:: Data extract ::

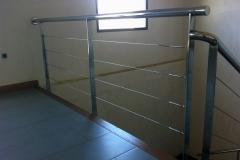 Stair railing indoor
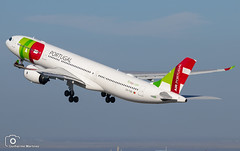 TAP Air Portugal (Guilherme_Martinez) Tags: aircraft airbus airbuslovers sky summer sunset sun planespotting passion portugal follow followme family lisbon love lisboa lovers like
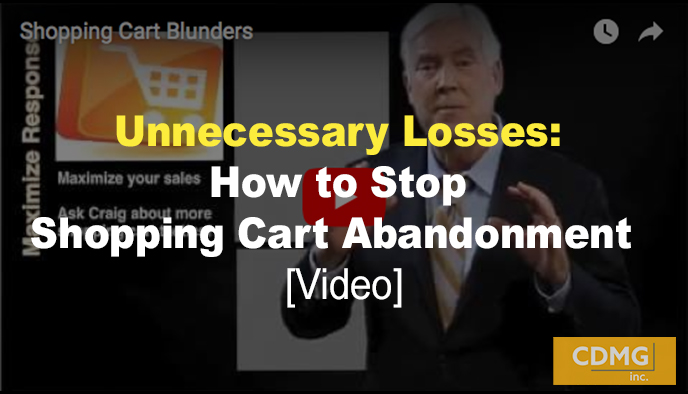 Unnecessary Losses: How to Stop Shopping Cart Abandonment [video]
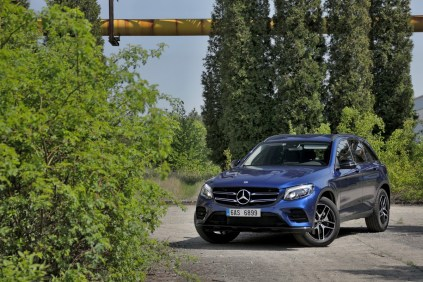 test-mercedes-benz-glc-300-4matic- (16)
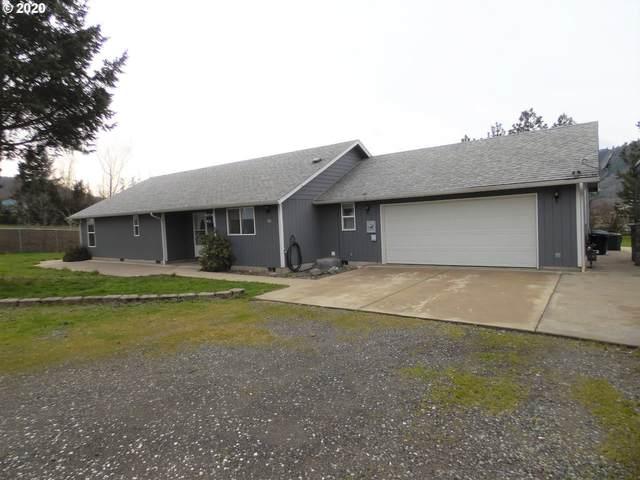 533 Taylor St, Myrtle Creek, OR 97457 (MLS #20670003) :: Townsend Jarvis Group Real Estate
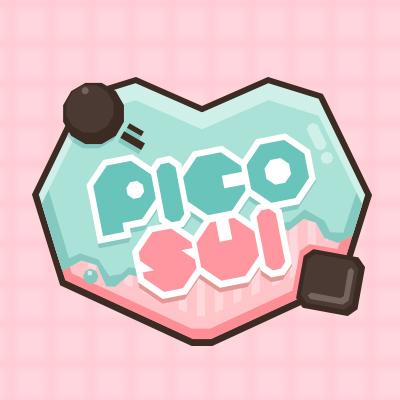 picosui_icon.jpg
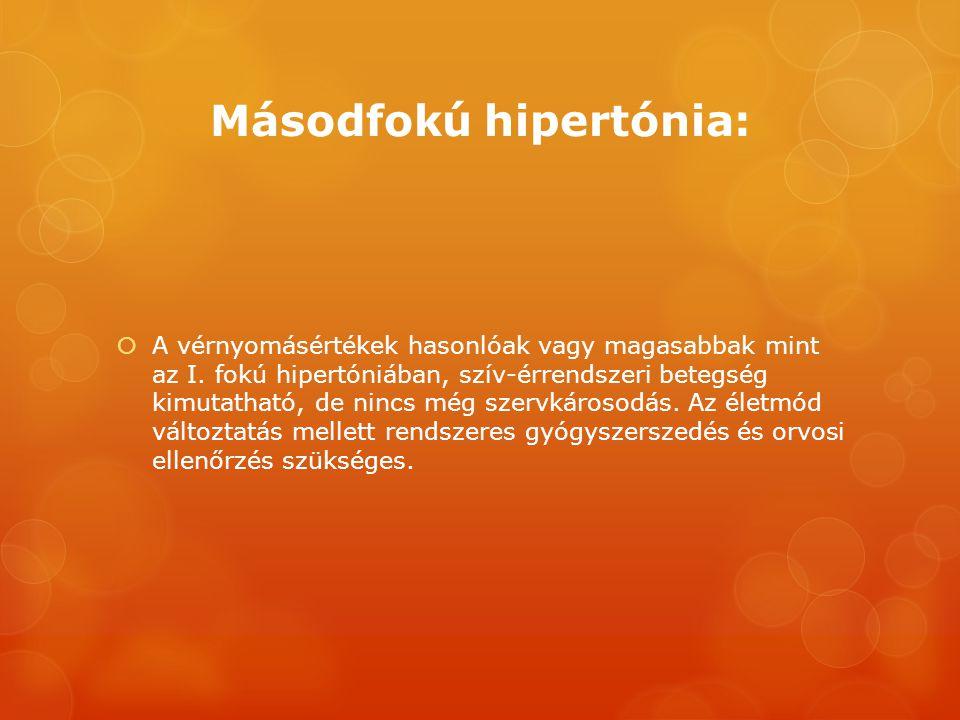vese nyomás hipertóniában magas vérnyomás kezelés infúzióval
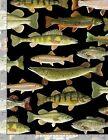 Different Fish on Black B/G-Timeless Treasures-Fat Quarter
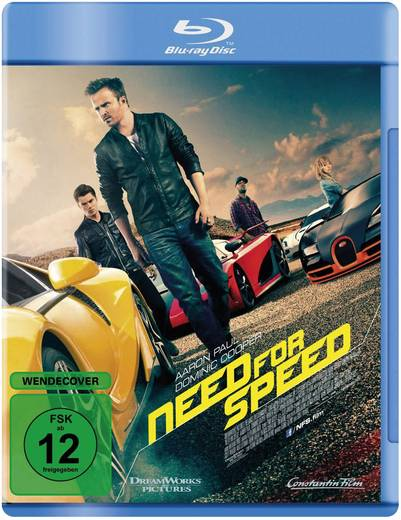 DVD Need for Speed FSK: 12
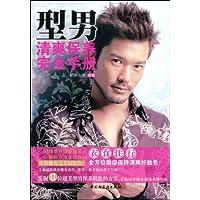 http://ec4.images-amazon.com/images/I/51-0xsj5BXL._AA200_.jpg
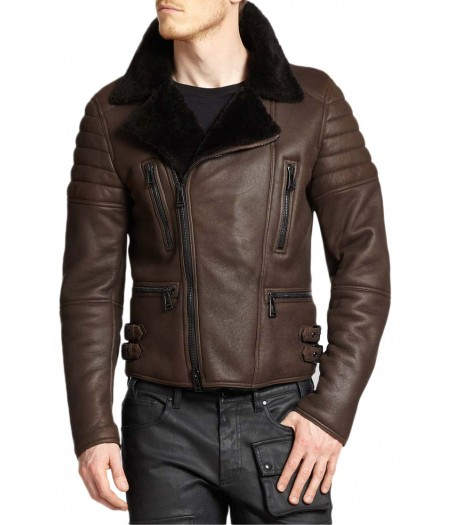 Men's Moto Classic Brown Shearling Leather Jacket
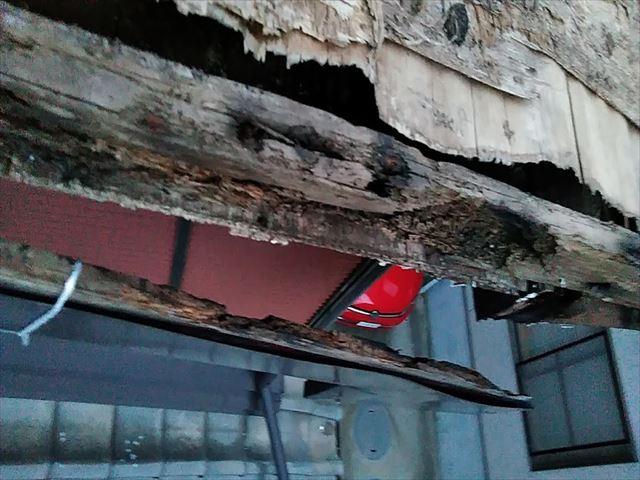 増築部の屋根改修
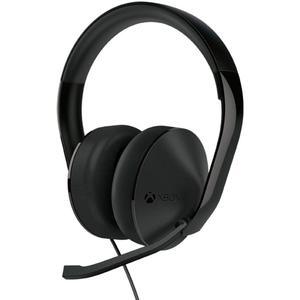 Casque Gaming avec Micro Microsoft Xbox Stereo Headset - Noir
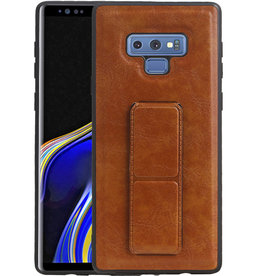Grip Stand Hardcase Backcover Samsung Galaxy Note 9 Bruin
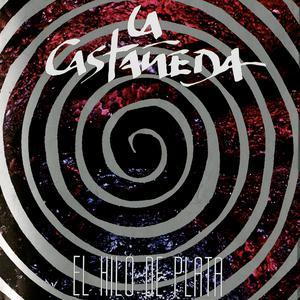 Album El Hilo de Plata from La Castañeda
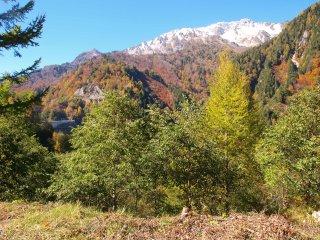 s11立山と黒部ダム2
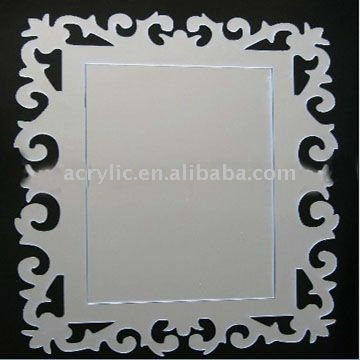 decorative wall mirror decorative wall mirror suppliers and at alibabacom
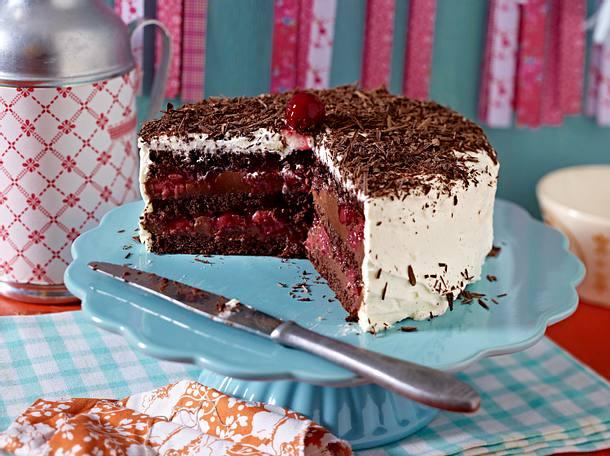Schwarzwalder Kirsch Torte Mit Ganache Rezept Lecker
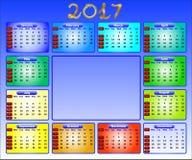 Kalender 2017 Stockfotografie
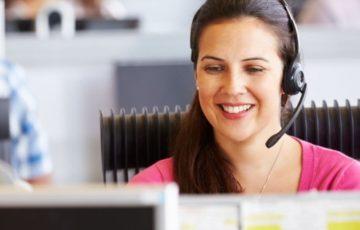 Inside Sales Representative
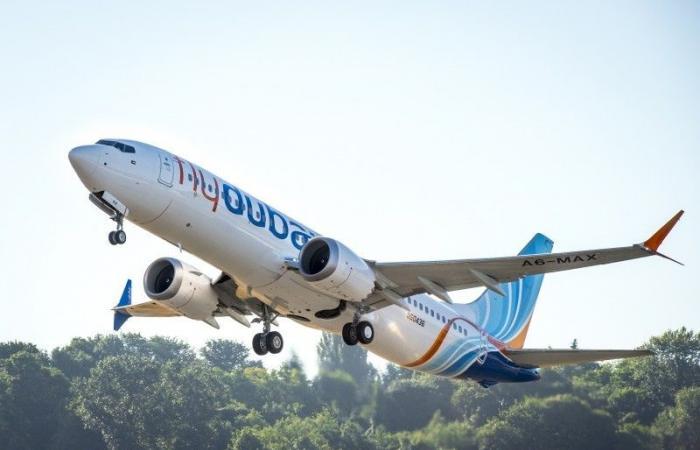 «فلاي دبي» تعيد طائرة 737 ماكس لخدمة المسافرين اعتباراً من 8 أبريل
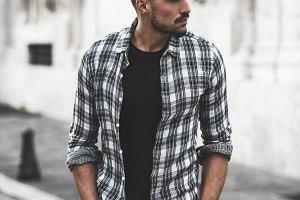 Casualowe koszule męskie znanych marek: idealne na co dzień i nie tylko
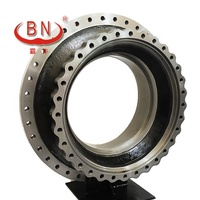 BN 21N-27-31170 Apply to komatsu PC1250 SPROCKET HUB of Excavator FINAL DRIVE ASSY Gearbox spare parts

:::

→ **Instructions for the task**
Print out the entries once more, unchanged. No pictures.

→ **Result for this exercise**
 Stair railing indoor
 TAP Air Portugal (Guilherme_Martinez) Tags: aircraft airbus airbuslovers sky summer sunset sun planespotting passion portugal follow followme family lisbon love lisboa lovers like
 Unnecessary Losses: How to Stop Shopping Cart Abandonment [video]
 test-mercedes-benz-glc-300-4matic- (16)
 533 Taylor St, Myrtle Creek, OR 97457 (MLS #20670003) :: Townsend Jarvis Group Real Estate
 picosui_icon.jpg
vese nyomás hipertóniában magas vérnyomás kezelés infúzióval
 Different Fish on Black B/G-Timeless Treasures-Fat Quarter
 DVD Need for Speed FSK: 12
 http://ec4.images-amazon.com/images/I/51-0xsj5BXL._AA200_.jpg
 Men's Moto Classic Brown Shearling Leather Jacket
 増築部の屋根改修
 Casque Gaming avec Micro Microsoft Xbox Stereo Headset - Noir
Grip Stand Hardcase Backcover Samsung Galaxy Note 9 Bruin
 Album El Hilo de Plata from La Castañeda
 s11立山と黒部ダム2
 decorative wall mirror decorative wall mirror suppliers and at alibabacom
Schwarzwalder Kirsch Torte Mit Ganache Rezept Lecker
 Kalender 2017 Stockfotografie
 Inside Sales Representative
 «فلاي دبي» تعيد طائرة 737 ماكس لخدمة المسافرين اعتباراً من 8 أبريل
 Casualowe koszule męskie znanych marek: idealne na co dzień i nie tylko
 BN 21N-27-31170 Apply to komatsu PC1250 SPROCKET HUB of Excavator FINAL DRIVE ASSY Gearbox spare parts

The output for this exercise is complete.